Edward McMasters Stanton served as U.S. attorney general from 1860 to 1861 under President James Buchanan. Buchanan, by then a lame duck president, appointed Stanton in hopes of convincing the southern states not to secede from the Union because of the election of Abraham Lincoln. Stanton went on to serve in the cabinets of Lincoln and Andrew Johnson, drawing controversy each time he served. His bid to become a Supreme Court justice was only prevented by his untimely death.
Stanton was born on December 19, 1814 in Steubenville, Ohio. After attending Kenyon College he decided to become a lawyer. Like most attorneys of his day, Stanton served a legal apprenticeship with a local Ohio attorney. Stanton performed clerical duties, researched the law and received tutoring from the attorney in the firm. He was admitted to the Ohio bar in 1836 and set up a solo practice in a small Ohio town. After serving as the local prosecutor, Stanton served as the reporter of the decisions of the Ohio Supreme Court for five years. However, by 1847 he had moved to Pittsburgh, Pennsylvania to practice law.
Stanton specialized in federal court litigation and made a name for himself as a skillful advocate. By 1856 he had moved his practice to Washington D.C., so he could be closer to the U.S. Supreme Court. A Democrat, Stanton became involved in politics and made many useful connections in the capitol city. These relationships help explain why President Buchanan asked Stanton to serve as attorney general in December 1860. With the election of Lincoln the month before, Southern states threatened to secede if Lincoln took office in March 1861. They feared that Lincoln would seek the repeal of slavery and would destroy the traditions of the South. Buchanan, although pro-slavery, did not want the states to secede. Stanton was anti-slavery yet worked with the rest of the cabinet to prevent secession. As the weeks moved on, however, Stanton sought to stiffen Buchanan's resolve and remove Union troops from Fort Sumter, which was on an island outside of the harbor at Charleston, South Carolina. Stanton also sought to ingratiate himself with the incoming president by leaking information to key Republicans. During this period Stanton did virtually nothing that was associated with the duties of attorney general, serving instead as a presidential adviser.
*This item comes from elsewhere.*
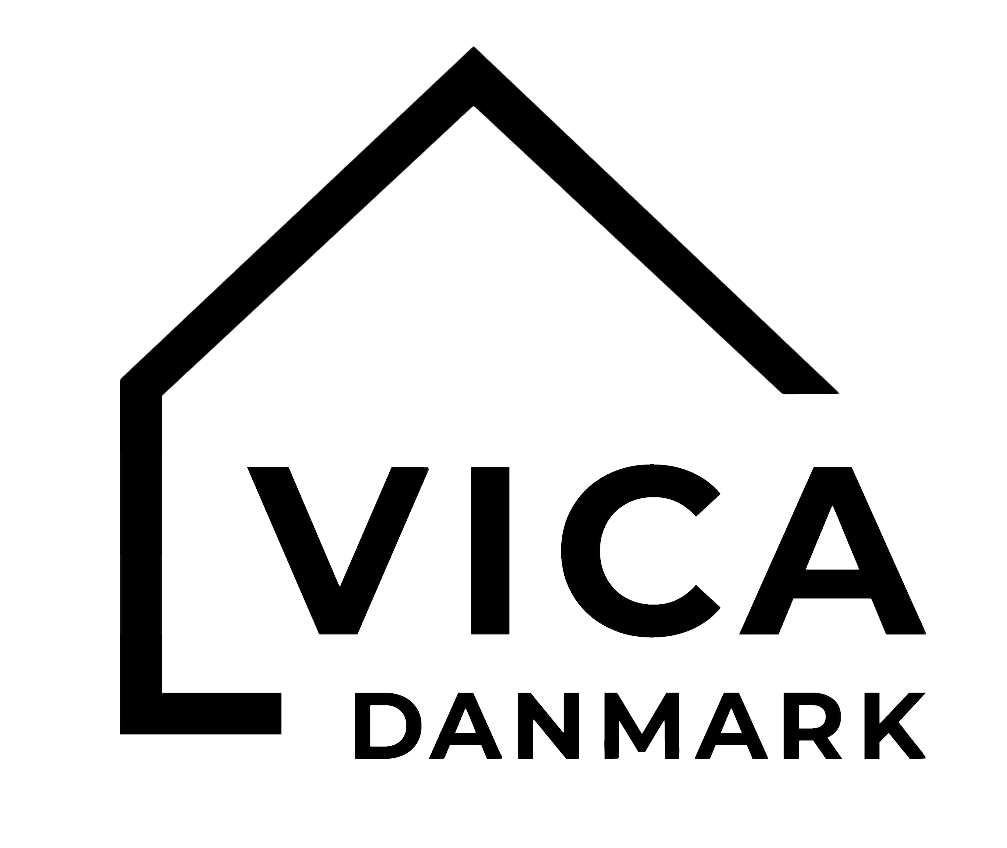 VICA Danmark A/S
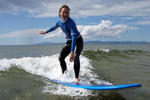 Turfnsurf lodge Bundoran - Image 8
When the southern states seceded in 1861, Stanton remained loyal to the Union. In 1862, President Lincoln appointed him secretary of war, a position he held until the end of the war. Stanton was an effective administrator who, like Lincoln, demanded that Union commanders fight more aggressively. Following Lincoln's assassination in 1865, Stanton helped prosecute the conspirators. Although President Andrew Johnson kept Stanton in his cabinet, Stanton soon proved controversial by abandoning Johnson's conciliatory policies toward the South. Again he proved disloyal by working with congressional Radical Republicans on harsh Reconstruction policies. Faced with disloyalty, Johnson demanded he resign. Stanton refused, claiming a federal law only forced his removal if the Senate consented.
Johnson ignored the law and appointed a successor. These events formed one of the impeachment charges leveled against Johnson. After the Senate acquitted Johnson in 1868, Stanton finally conceded and resigned. In 1869, President Ulysses S. Grant appointed Stanton to the Supreme Court, but he died on December 24, 1869 in Washington, D.C., before assuming the position.